CryptoQuant CEO Rejects Classic Cycle Bottom Theory

In a separate prediction segment, Ju turns to macro conditions. “Short-term conditions are weak: dollar liquidity is slow, funding markets are tight, and Bitcoin inflows have cooled,” he writes. However, he adds, “I do not expect Bitcoin inflows to stop or turn into sustained outflows over the next six months.”

In his view, a shift in the policy narrative could rapidly invert sentiment: “If rate cuts or any easy-money narrative appears, sentiment could flip and liquidity would rush back into ETFs.”

Ju also sketches a longer-term structural thesis. He argues that stablecoin adoption and a wave of reverse ICOs by public companies could push traditional assets onto DEXs, enabling on-chain long and short trading in names like Tesla. In that world, on-chain analysis could evolve into labeling wallets like “Elon Musk’s ETH address to track Tesla coin onchain inflows and outflows.”

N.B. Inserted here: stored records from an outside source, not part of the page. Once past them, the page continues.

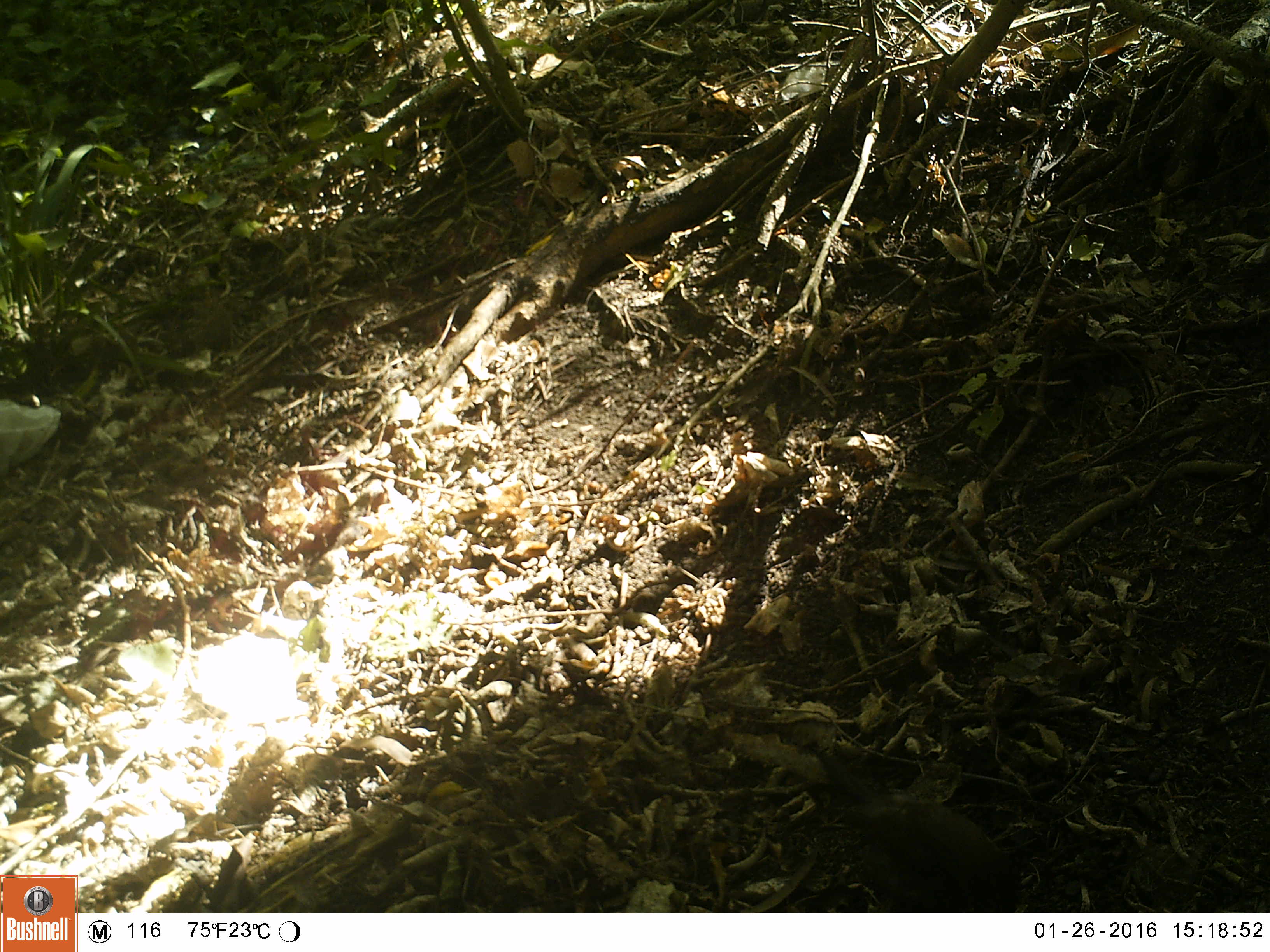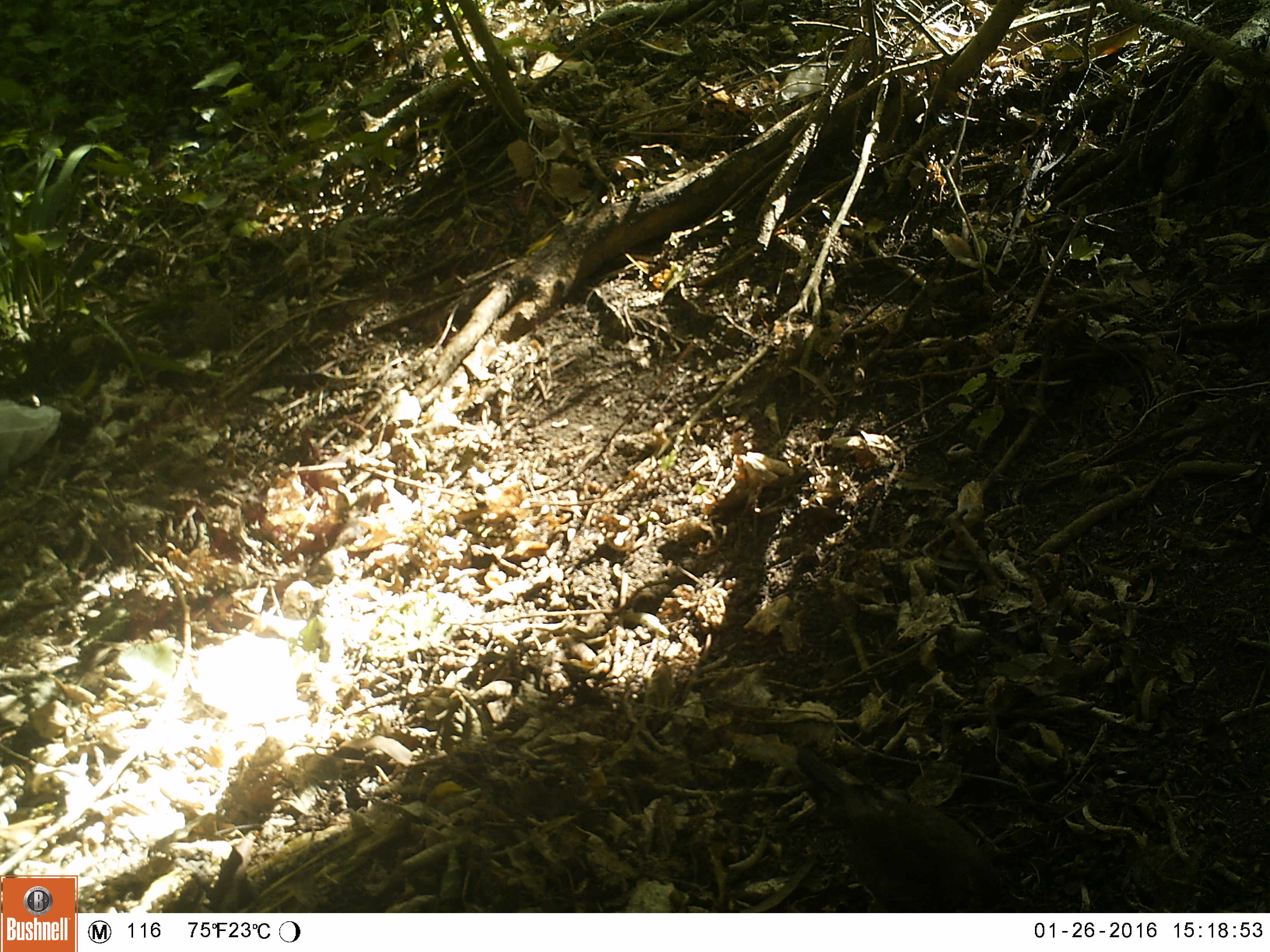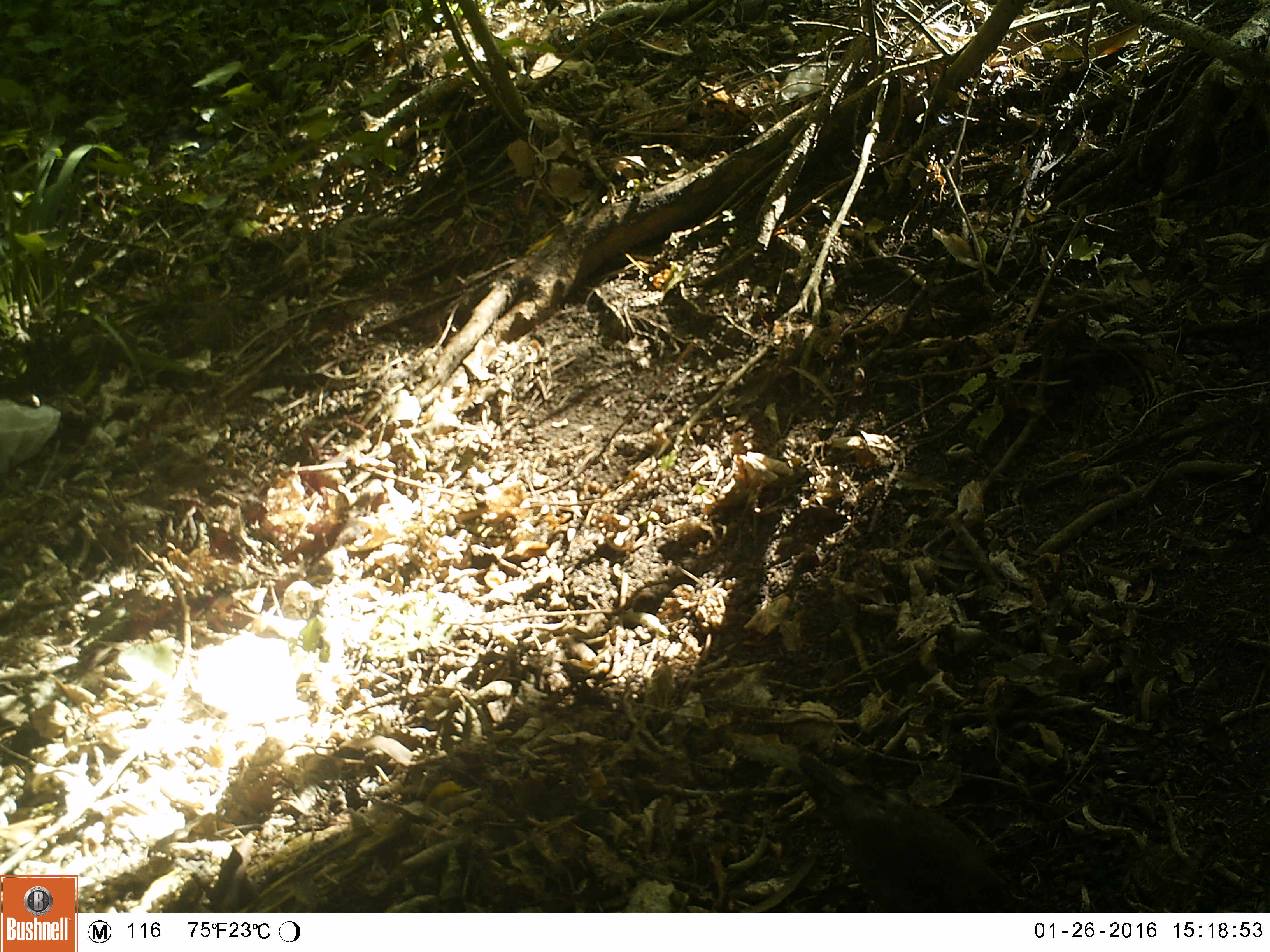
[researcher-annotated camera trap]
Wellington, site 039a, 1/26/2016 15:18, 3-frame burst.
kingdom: Animalia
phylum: Chordata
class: Aves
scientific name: Aves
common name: bird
Bird (Aves).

He believes Bitcoin would benefit the most, while altcoins with weak narratives or no real performance would likely lose liquidity as capital concentrates in assets with clear utility or narrative strength.

“I gave up predicting Bitcoin price,” Ju reminds followers, “but I haven’t given up analyzing data.” His $56,000 reference is best understood in that spirit: a data-driven anchor derived from realized price and cycle theory, not a promise that this drawdown will end neatly at that line.

At press time, BTC traded at $91,659.